(TEXTO FORNECIDO):
MC – Apreciei especialmente a dimensão humana dos seus personagens e a sua sensibilidade humanística. Será que continuamos, como há 50 anos, a olhar para os nossos personagens históricos como heróis, mais do que como seres humanos?
CT – Esta será também uma das razões porque se escrevem poucos romances históricos, há aquela ideia de que “não se mexe” em certas personalidades. D. Afonso Henriques é visto como um ser especial, não se admite que tivesse tido fraquezas, conflitos, que tivesse tomado decisões erradas, ou que, simplesmente, se tivesse apaixonado, como qualquer outro homem. O mesmo para D. Dinis, olha-se com condescendência para a sua fraqueza pelas mulheres, por exemplo, ao mesmo tempo que se admira a paciência e a tolerância de D. Isabel, que sofria tudo em silêncio. Terá sido mesmo assim? O Manuel e a Paula, que leram o meu livro, sabem que eu dei uma versão um pouco diferente.

(MATERIAL FORNECIDO):

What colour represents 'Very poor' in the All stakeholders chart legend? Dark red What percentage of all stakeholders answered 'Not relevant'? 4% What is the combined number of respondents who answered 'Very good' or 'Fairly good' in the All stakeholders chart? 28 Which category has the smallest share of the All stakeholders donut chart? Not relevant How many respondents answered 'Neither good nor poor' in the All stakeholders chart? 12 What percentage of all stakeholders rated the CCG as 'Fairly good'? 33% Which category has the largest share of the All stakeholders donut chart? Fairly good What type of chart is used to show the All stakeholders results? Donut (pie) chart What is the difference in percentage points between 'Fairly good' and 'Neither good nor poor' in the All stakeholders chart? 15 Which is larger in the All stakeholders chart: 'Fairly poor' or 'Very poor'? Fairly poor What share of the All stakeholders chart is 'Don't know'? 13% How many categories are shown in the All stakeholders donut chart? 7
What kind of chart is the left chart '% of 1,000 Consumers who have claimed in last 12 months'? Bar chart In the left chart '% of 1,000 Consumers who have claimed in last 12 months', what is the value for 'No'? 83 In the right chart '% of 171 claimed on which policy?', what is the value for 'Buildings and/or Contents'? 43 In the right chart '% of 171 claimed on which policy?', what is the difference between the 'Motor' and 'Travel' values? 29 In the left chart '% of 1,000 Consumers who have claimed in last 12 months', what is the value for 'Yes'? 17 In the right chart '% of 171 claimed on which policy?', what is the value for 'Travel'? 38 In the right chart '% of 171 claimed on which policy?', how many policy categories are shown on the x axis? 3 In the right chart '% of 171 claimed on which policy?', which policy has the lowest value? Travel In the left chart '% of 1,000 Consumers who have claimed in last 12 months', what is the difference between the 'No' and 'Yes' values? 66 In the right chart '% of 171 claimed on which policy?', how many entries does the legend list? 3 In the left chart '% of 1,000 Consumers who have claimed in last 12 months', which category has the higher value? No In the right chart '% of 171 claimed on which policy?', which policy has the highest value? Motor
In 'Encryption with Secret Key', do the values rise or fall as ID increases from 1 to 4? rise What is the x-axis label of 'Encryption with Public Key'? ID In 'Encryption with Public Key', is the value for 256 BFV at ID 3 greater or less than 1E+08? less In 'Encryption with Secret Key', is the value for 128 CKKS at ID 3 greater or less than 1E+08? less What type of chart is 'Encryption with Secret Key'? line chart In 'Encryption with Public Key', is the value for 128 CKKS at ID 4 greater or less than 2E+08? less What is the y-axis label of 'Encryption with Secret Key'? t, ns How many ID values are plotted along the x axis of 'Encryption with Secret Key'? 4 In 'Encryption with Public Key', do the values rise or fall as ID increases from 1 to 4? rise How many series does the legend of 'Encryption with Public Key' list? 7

(EXPLORE O MATERIAL):
a – Reproduza, sem mudar nada, o trecho da entrevista que vai de “CT – Esta será” até “um pouco diferente.”.
b – Responda com base na entrevista:
(i) O que MC diz ter apreciado especialmente?
(ii) Segundo CT, como D. Afonso Henriques é visto?
(iii) Quem leu o livro de CT, de acordo com a entrevista?

(RESPOSTAS POR TAREFA):
a –
CT – Esta será também uma das razões porque se escrevem poucos romances históricos, há aquela ideia de que “não se mexe” em certas personalidades. D. Afonso Henriques é visto como um ser especial, não se admite que tivesse tido fraquezas, conflitos, que tivesse tomado decisões erradas, ou que, simplesmente, se tivesse apaixonado, como qualquer outro homem. O mesmo para D. Dinis, olha-se com condescendência para a sua fraqueza pelas mulheres, por exemplo, ao mesmo tempo que se admira a paciência e a tolerância de D. Isabel, que sofria tudo em silêncio. Terá sido mesmo assim? O Manuel e a Paula, que leram o meu livro, sabem que eu dei uma versão um pouco diferente.

b –
(i) A dimensão humana dos personagens e a sensibilidade humanística.
(ii) Como um ser especial.
(iii) O Manuel e a Paula.